I am sure that you are already aware of the uncertainty and confusion which surrounds the status of Australia’s Corporations Law following recent decisions of the High Court, culminating in the decision in The Queen v Hughes. Nevertheless, I am writing to the federal Minister for Financial Services and Regulation, Mr Joe Hockey, and to each of the state premiers to stress the importance that the business community places on the early resolution of this issue.
The business community is concerned not only that the current uncertainty is already having a significant impact on business activity in Australia, but that there is a real possibility that a further adverse High Court ruling could cause chaos for many Australian corporations. The uncertainty, and the failure to resolve the situation quickly, will also seriously undermine Australia’s international business and financial reputation.

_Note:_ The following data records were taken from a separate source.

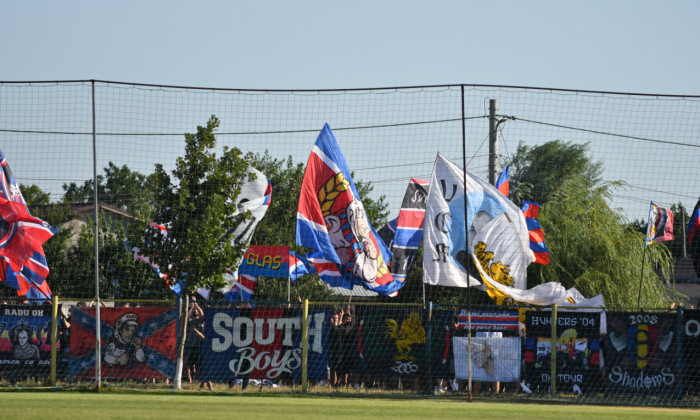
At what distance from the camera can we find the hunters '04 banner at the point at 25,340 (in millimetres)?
17766

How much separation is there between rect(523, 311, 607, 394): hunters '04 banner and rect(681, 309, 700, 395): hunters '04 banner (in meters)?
1.61

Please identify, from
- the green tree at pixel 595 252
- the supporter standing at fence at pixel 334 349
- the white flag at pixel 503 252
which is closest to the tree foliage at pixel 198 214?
the supporter standing at fence at pixel 334 349

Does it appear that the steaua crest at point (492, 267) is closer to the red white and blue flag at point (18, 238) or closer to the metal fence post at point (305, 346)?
the metal fence post at point (305, 346)

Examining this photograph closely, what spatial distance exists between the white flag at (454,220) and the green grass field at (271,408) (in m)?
3.19

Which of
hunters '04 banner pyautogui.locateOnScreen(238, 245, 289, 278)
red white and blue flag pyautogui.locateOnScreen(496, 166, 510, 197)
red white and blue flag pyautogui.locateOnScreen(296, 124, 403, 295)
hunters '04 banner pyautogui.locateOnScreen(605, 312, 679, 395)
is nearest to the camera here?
hunters '04 banner pyautogui.locateOnScreen(605, 312, 679, 395)

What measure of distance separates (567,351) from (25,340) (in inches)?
452

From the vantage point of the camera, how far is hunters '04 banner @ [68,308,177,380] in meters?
17.4

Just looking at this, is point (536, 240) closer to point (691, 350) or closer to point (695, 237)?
point (695, 237)

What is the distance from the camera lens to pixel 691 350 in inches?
628

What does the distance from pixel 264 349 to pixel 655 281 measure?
1563 centimetres

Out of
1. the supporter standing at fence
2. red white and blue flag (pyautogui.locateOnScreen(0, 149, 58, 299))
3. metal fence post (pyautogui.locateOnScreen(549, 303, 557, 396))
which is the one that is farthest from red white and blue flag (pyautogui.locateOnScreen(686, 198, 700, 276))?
red white and blue flag (pyautogui.locateOnScreen(0, 149, 58, 299))

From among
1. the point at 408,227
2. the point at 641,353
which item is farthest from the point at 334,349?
the point at 641,353

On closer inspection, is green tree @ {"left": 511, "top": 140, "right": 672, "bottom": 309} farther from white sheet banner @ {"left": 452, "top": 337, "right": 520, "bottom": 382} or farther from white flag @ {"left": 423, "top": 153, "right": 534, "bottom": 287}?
white sheet banner @ {"left": 452, "top": 337, "right": 520, "bottom": 382}

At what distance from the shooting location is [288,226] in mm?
38812
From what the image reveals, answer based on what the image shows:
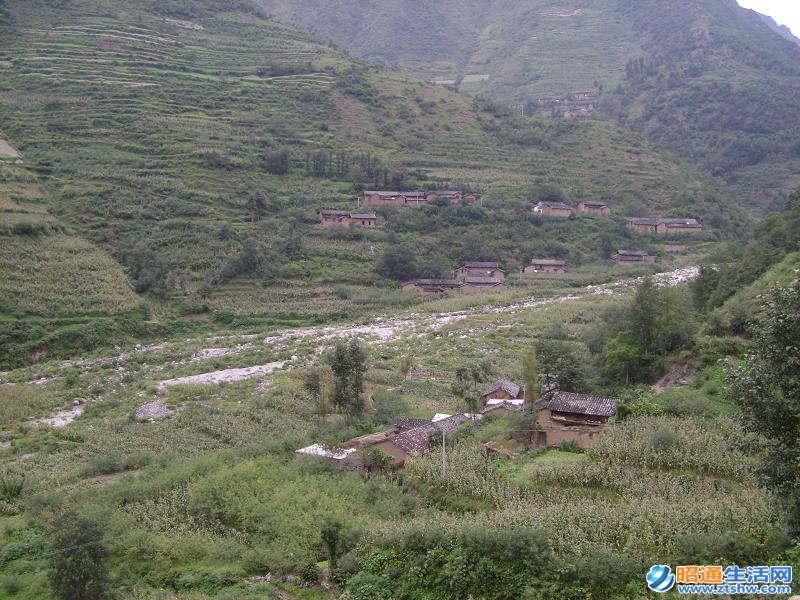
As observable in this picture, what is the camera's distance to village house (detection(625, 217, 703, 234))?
6159 centimetres

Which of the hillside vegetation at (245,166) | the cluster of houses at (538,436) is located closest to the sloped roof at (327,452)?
the cluster of houses at (538,436)

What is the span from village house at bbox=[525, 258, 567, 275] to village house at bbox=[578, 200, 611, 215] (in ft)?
36.0

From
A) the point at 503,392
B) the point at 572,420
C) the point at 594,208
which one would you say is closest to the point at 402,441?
the point at 572,420

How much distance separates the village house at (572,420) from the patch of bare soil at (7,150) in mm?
50111

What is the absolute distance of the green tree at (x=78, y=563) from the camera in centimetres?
1385

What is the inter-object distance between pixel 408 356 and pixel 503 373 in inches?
214

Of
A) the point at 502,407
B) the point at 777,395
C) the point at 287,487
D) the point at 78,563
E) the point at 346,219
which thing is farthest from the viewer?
the point at 346,219

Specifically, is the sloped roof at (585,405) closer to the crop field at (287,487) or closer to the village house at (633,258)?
the crop field at (287,487)

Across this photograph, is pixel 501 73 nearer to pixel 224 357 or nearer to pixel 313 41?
pixel 313 41

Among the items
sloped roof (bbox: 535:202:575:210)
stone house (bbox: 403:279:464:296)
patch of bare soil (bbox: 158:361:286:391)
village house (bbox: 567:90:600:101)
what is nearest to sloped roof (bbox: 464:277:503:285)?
stone house (bbox: 403:279:464:296)

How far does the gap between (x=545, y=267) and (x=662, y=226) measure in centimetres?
1436

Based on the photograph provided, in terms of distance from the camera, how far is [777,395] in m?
10.7

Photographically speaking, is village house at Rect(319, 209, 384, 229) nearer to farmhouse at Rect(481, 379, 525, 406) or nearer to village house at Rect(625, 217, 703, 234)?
village house at Rect(625, 217, 703, 234)

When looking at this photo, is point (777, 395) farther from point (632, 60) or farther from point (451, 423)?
point (632, 60)
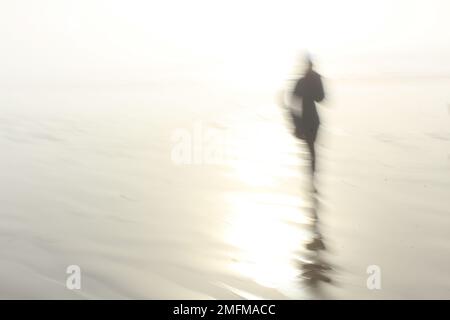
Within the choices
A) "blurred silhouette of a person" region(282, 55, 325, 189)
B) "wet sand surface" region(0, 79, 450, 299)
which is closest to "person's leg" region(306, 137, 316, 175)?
"blurred silhouette of a person" region(282, 55, 325, 189)

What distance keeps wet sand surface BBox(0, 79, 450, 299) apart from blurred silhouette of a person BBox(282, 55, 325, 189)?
1.89 ft

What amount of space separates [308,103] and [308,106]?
3 cm

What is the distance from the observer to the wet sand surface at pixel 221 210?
13.1ft

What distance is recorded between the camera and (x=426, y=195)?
234 inches

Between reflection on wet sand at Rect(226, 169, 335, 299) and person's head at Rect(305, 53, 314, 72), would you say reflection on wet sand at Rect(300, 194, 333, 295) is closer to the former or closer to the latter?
reflection on wet sand at Rect(226, 169, 335, 299)

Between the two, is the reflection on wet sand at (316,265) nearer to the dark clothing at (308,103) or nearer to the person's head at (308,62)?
the dark clothing at (308,103)

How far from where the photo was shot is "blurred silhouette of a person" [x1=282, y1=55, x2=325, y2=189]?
5.11m

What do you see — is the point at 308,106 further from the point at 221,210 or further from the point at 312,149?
the point at 221,210

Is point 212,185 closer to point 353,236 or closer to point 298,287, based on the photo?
point 353,236

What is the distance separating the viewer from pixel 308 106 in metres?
5.11

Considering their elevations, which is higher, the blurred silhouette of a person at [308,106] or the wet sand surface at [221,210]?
the blurred silhouette of a person at [308,106]

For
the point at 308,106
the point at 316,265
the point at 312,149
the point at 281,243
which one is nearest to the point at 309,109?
the point at 308,106

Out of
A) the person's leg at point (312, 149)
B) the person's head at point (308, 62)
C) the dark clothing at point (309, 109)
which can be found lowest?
the person's leg at point (312, 149)

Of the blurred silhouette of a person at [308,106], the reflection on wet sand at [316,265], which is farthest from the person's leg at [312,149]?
the reflection on wet sand at [316,265]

Failure to resolve the current uncertainty and confusion could significantly compromise the administration of large areas of business law, including such fundamental areas as the operation or formation of companies. For example, past actions of the Australian Securities and Investments Commission relating to company registrations and the granting of exemptions or modifications could be declared invalid, meaning companies face considerable risk and potential expense. It is also inevitable that some individuals will seek to take improper advantage of the resulting confusion.
A number of responses to this situation have been proposed, but of these the referral of powers to the Commonwealth provides the most realistic, and arguably only, immediate answer. A referral of powers would provide relative certainty in the administration of the national Corporations Law scheme. Through mechanisms such as the intergovernmental agreement on corporations and securities regulation and the ability of states to retract the referral, it would also provide the greatest assurance to the states that the Commonwealth will not use the referred powers inappropriately.
Alternatives to the referral of power do not provide realistic solutions to the uncertainty and confusion that currently exists. A Constitutional amendment may ultimately be necessary to finally resolve these issues, but an amendment is an impractical solution in the short term. Proposals to return to a state-based regulatory regime merely raise all the concerns with ineffectiveness and inconsistency that saw the states and Commonwealth agree on the national scheme.
We do not advocate the referral of power lightly, nor do we underestimate the complexity of the task. It is imperative, however, for businesses to operate effectively in Australia, and for our international reputation, that the current uncertainty be addressed as soon as possible.